■ **GIVEN PROBLEM**:
Report each line in the listing below that contains the word "with", matching upper and lower case exactly.

■ **DATA SHOWN**:

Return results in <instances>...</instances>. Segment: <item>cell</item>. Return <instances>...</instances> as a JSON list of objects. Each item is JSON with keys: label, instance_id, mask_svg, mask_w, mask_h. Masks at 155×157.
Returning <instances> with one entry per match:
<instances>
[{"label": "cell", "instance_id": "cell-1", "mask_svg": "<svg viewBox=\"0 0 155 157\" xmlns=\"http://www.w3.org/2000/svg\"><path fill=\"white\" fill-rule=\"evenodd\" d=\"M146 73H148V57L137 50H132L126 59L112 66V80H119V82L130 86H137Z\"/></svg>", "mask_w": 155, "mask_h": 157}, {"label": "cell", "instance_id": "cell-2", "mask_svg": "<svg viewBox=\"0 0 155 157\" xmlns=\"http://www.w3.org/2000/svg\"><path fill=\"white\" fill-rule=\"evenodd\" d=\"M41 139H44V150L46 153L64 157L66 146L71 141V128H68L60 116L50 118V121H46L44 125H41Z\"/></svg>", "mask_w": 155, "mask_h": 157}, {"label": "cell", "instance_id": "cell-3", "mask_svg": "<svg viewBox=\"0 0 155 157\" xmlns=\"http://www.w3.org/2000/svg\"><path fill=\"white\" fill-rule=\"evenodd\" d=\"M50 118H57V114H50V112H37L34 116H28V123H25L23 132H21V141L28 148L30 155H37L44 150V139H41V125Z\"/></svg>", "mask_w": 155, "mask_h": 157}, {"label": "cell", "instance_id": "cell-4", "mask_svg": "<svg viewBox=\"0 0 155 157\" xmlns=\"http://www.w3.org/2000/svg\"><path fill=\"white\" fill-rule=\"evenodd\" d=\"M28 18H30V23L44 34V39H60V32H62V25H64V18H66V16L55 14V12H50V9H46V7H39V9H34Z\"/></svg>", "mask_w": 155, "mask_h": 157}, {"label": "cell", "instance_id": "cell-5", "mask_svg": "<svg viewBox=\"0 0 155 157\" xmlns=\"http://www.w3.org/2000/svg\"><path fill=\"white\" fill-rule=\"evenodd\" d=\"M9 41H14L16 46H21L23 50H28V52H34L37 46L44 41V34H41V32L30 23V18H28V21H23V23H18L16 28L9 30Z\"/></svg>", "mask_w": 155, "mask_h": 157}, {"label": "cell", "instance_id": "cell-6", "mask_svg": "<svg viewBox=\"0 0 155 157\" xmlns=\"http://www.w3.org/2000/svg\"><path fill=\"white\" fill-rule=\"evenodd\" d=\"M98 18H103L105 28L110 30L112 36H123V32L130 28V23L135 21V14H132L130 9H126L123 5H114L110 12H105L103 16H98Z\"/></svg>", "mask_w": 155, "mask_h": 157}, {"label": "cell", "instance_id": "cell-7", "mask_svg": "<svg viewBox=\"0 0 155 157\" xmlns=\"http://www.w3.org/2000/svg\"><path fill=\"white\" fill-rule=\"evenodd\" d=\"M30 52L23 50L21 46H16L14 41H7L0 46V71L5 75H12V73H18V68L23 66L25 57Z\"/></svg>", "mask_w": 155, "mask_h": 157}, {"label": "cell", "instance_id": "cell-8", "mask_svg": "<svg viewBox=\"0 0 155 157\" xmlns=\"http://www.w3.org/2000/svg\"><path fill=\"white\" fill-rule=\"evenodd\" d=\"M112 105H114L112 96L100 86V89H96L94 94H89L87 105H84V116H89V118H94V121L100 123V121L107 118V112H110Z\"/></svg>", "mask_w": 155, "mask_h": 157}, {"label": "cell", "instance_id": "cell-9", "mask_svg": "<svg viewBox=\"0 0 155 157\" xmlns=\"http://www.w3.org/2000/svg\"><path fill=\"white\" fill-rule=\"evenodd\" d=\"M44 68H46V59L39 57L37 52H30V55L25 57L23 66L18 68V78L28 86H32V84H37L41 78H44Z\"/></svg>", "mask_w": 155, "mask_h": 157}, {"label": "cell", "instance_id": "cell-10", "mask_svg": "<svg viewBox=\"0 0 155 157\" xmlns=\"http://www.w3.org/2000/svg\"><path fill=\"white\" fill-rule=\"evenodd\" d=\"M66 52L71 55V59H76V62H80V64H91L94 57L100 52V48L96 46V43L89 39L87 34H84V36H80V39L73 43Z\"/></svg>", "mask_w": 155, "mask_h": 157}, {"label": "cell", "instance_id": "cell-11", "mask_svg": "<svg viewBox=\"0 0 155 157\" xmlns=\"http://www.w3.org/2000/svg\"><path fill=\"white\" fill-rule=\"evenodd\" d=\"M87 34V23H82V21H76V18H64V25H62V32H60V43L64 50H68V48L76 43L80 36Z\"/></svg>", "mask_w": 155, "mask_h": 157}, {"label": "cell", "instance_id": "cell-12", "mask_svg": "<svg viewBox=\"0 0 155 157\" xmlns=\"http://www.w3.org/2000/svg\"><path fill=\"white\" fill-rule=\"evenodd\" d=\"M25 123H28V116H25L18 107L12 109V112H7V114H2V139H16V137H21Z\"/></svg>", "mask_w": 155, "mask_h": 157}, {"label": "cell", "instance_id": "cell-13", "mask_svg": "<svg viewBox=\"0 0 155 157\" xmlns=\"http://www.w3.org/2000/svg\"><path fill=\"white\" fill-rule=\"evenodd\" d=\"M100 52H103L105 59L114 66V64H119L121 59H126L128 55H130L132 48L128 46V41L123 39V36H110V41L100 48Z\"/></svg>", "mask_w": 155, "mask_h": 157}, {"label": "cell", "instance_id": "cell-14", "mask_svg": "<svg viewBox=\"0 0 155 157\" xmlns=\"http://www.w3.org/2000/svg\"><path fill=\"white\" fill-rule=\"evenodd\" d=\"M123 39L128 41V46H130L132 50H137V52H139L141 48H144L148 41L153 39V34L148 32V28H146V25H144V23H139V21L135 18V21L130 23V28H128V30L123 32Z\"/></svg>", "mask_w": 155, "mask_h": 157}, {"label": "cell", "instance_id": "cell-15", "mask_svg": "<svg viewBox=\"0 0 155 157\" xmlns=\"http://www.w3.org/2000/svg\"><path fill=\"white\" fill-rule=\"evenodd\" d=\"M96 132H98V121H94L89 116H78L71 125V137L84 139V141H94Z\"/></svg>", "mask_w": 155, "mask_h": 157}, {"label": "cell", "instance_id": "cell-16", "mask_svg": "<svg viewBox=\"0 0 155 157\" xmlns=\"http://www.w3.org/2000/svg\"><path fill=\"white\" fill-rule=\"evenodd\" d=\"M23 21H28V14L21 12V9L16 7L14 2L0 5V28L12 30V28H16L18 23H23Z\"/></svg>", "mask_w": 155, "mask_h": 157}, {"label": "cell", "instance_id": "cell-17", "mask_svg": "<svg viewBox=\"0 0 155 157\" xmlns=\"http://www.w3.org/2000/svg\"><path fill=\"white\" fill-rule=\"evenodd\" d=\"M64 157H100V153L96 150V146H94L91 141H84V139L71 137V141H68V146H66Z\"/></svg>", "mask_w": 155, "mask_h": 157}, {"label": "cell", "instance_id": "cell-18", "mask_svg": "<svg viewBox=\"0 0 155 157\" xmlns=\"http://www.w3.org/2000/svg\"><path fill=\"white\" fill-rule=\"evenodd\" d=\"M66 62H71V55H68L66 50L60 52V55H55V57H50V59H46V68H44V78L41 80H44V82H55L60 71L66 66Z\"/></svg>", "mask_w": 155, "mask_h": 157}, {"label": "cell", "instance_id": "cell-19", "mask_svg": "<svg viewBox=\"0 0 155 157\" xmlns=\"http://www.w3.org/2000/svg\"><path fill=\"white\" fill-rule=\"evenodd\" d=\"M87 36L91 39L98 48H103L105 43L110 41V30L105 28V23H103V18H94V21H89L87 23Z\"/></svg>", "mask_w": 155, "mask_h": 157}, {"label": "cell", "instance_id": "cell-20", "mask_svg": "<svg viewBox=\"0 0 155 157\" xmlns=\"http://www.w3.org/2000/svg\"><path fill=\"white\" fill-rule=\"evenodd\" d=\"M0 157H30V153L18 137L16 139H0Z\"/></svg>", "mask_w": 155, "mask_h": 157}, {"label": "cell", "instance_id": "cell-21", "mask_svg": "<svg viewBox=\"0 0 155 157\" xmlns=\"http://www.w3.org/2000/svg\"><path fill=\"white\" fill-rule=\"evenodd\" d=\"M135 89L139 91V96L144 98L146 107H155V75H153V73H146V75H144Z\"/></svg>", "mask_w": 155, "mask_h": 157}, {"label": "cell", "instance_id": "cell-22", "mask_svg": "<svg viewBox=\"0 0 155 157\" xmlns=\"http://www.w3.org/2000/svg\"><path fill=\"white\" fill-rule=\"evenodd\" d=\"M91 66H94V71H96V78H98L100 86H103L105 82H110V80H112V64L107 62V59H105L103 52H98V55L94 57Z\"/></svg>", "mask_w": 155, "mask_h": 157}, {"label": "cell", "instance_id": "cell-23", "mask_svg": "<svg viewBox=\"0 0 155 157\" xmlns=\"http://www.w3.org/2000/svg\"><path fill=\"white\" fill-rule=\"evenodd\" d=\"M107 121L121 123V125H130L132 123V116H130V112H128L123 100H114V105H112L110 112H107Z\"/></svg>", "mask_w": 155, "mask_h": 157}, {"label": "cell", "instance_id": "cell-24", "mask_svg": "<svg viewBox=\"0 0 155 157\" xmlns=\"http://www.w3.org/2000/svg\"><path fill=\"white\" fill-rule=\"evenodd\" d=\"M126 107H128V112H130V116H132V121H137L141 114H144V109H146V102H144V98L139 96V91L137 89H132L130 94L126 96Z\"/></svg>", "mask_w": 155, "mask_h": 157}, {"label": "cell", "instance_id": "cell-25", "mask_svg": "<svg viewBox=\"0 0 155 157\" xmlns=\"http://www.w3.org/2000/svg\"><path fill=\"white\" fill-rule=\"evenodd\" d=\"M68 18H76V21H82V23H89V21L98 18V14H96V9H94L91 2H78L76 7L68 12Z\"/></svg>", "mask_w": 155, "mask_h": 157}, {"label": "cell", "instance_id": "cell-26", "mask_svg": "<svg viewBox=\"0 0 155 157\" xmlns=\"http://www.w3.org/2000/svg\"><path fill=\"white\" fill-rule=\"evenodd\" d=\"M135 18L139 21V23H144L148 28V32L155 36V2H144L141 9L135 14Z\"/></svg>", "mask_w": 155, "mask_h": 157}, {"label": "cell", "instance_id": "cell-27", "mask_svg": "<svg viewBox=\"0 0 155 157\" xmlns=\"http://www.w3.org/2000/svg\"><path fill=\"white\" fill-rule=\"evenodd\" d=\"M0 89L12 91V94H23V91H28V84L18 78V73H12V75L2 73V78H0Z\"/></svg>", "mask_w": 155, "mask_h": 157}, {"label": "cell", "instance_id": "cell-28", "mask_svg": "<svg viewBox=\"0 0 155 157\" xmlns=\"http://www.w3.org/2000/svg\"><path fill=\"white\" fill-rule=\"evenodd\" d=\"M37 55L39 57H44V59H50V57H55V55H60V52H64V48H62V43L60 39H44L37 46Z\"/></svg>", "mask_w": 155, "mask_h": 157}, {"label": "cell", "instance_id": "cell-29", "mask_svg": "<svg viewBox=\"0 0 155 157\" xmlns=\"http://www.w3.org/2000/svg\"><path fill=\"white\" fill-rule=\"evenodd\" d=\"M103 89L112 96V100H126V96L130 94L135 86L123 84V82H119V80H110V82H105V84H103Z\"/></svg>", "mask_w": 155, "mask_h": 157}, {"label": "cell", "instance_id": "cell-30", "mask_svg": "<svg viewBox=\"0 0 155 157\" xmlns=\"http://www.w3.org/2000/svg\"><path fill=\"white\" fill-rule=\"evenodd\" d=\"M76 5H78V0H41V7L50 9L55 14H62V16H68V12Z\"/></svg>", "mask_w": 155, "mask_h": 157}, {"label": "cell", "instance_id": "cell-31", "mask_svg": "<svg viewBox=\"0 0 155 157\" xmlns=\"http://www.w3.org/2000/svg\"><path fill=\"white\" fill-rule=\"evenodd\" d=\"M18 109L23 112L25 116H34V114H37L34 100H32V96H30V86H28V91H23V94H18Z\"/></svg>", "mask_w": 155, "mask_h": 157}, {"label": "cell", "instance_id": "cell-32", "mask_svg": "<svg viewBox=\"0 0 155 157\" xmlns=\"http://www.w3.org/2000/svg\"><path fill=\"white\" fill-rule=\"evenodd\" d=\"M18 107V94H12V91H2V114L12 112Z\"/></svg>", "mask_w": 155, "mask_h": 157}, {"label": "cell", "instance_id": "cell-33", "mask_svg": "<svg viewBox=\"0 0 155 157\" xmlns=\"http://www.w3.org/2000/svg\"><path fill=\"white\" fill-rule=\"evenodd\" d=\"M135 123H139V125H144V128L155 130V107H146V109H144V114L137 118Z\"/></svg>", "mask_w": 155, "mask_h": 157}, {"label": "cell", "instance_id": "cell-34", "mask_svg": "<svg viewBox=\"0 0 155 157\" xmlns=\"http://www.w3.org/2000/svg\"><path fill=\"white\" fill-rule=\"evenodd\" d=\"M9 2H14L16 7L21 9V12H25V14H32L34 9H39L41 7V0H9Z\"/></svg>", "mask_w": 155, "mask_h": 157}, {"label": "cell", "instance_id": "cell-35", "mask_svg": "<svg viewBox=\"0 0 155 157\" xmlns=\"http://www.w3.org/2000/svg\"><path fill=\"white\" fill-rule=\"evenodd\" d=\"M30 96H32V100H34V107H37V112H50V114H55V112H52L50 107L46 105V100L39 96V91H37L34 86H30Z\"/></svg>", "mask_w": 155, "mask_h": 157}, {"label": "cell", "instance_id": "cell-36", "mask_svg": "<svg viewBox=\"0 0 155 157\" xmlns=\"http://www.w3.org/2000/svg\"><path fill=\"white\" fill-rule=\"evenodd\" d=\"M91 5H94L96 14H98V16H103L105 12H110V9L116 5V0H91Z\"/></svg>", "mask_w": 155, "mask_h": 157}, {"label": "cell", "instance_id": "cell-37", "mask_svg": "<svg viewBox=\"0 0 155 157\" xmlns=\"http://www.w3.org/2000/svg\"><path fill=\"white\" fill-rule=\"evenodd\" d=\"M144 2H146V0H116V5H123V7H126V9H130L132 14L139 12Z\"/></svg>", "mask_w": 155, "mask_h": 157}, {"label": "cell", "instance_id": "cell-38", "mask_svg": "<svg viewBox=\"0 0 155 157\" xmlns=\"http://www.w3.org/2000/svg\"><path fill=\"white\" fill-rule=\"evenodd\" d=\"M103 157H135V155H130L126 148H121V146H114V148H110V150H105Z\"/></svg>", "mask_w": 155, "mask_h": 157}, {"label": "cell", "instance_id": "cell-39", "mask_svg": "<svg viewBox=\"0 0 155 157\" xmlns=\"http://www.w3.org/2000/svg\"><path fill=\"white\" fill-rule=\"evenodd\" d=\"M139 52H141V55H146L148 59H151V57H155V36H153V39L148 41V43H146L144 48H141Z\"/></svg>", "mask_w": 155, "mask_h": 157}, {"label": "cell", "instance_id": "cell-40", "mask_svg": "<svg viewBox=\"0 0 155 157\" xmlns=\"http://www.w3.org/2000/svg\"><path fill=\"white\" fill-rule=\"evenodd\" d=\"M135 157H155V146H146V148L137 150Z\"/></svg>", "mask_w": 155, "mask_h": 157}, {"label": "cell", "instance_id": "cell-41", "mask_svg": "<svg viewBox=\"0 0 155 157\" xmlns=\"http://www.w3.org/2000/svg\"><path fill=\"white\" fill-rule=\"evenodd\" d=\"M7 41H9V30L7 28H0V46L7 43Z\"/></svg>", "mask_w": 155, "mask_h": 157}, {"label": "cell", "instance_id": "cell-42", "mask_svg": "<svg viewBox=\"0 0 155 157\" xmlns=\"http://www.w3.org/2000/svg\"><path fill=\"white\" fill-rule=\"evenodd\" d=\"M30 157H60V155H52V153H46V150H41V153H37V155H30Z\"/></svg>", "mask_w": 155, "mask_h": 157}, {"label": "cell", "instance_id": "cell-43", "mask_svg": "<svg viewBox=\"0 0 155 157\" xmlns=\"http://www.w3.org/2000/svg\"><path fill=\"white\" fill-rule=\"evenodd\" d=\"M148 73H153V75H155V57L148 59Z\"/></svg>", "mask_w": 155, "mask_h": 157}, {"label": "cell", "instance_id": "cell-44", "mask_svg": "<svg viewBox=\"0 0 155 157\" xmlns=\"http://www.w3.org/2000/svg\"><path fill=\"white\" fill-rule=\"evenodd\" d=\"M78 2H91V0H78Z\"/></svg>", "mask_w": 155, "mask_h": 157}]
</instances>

■ **WRITTEN SOLUTION**:
Return results in <instances>...</instances>. Segment: <item>cell</item>. Return <instances>...</instances> as a JSON list of objects. Each item is JSON with keys: label, instance_id, mask_svg, mask_w, mask_h. Masks at 155×157.
Returning <instances> with one entry per match:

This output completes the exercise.